(TEXT FOR ANALYSIS begins)

FDA - US Food and Drug Administration
Center for Drug Evaluation and Research
Fresh Air "2000" - A look at FDA's Medical Gas Requirements
Fresh Air "2000" provides FDA's interpretation of how the minimum current good manufacturing practice
(CGMPs) regulations apply to the manufacturing, filling, transfilling cascading, etc. of medical gases compressed and cryogenic. Please note this presentation is not all-inclusive.
(Edit. Note:) The following paragraph on page 13 provides the exemption for emergency oxygen from prescription RX requirements
. Please read the "--- or for emergency use,..." phrase. It is not easy to interpret but the FDA does confirm therein that Emergency Oxygen remains Non-Prescription.
However, if a firm sells Oxygen U.S.P. to emergency medical services, i.e.' fire departments, rescue
squads, ambulance companies, etc. or for emergency use, then the label is required to contain the statement: "For emergency use only when administered by properly trained personnel for
oxygen deficiency and resuscitation. For all other medical applications, Rx Only."
(Edit. Note:) The following paragraph does appear on page 1 of 32, and it causes much confusion in
the Emergency Oxygen industry, because you have to read page 13 to find the exemption.
Medical gases are prescription drugs that must be dispensed by prescription only. Each firm has a
responsibility to determine if its consignee, not the patient is authorized to purchase the drug gas, and if required, is registered with FDA, and properly licensed with the state, where required prior to selling
them medical gas.
(Edit. Note:) The following further clarifies the present policy above, in an often quoted FDA policy letter.
In a letter dated 19 September, 1996 to the Compressed Gas Association from the FDA administration
regarding the use and labeling of emergency oxygen, the FDA states: "FDA recognizes that there are medical emergencies in which there is not sufficient time to seek the assistance of a physician or
hospital before the administration of medical oxygen may be necessary. In such emergencies, it is desirable that properly trained personnel ... be prepared and equipped to administer oxygen to persons
in immediate need of oxygen. In these situations, the FDA believes that medical oxygen should be available. This has been the agency's position for more than 40 years."

(TEXT FOR ANALYSIS ends)

Return the part of the text on FDA medical gas requirements that begins at the words "(Edit. Note:) The following paragraph does" and stops after "FDA policy letter.". The listing has no role in this work.

(DATASET EXCERPTS begins)

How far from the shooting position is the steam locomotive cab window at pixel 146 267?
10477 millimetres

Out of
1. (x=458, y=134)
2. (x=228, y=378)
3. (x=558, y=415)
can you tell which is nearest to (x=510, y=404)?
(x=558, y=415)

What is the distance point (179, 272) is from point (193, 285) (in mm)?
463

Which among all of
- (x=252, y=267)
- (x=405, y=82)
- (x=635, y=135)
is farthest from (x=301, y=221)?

(DATASET EXCERPTS ends)
(DATASET EXCERPTS begins)

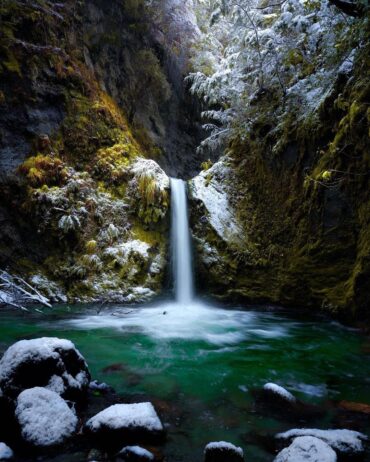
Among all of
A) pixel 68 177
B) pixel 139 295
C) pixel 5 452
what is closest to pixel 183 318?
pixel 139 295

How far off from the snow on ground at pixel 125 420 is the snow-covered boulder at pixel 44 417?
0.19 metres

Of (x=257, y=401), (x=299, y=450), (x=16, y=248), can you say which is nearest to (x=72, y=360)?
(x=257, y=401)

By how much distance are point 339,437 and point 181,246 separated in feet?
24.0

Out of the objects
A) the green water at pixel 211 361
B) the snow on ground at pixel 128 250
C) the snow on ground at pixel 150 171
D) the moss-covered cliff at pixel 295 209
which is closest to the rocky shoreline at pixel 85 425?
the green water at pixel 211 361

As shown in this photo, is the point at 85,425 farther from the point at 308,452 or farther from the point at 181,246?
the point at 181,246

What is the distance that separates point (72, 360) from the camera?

(DATASET EXCERPTS ends)

• **RESPONSE TO THE EXERCISE**
(Edit. Note:) The following paragraph does appear on page 1 of 32, and it causes much confusion in
the Emergency Oxygen industry, because you have to read page 13 to find the exemption.
Medical gases are prescription drugs that must be dispensed by prescription only. Each firm has a
responsibility to determine if its consignee, not the patient is authorized to purchase the drug gas, and if required, is registered with FDA, and properly licensed with the state, where required prior to selling
them medical gas.
(Edit. Note:) The following further clarifies the present policy above, in an often quoted FDA policy letter.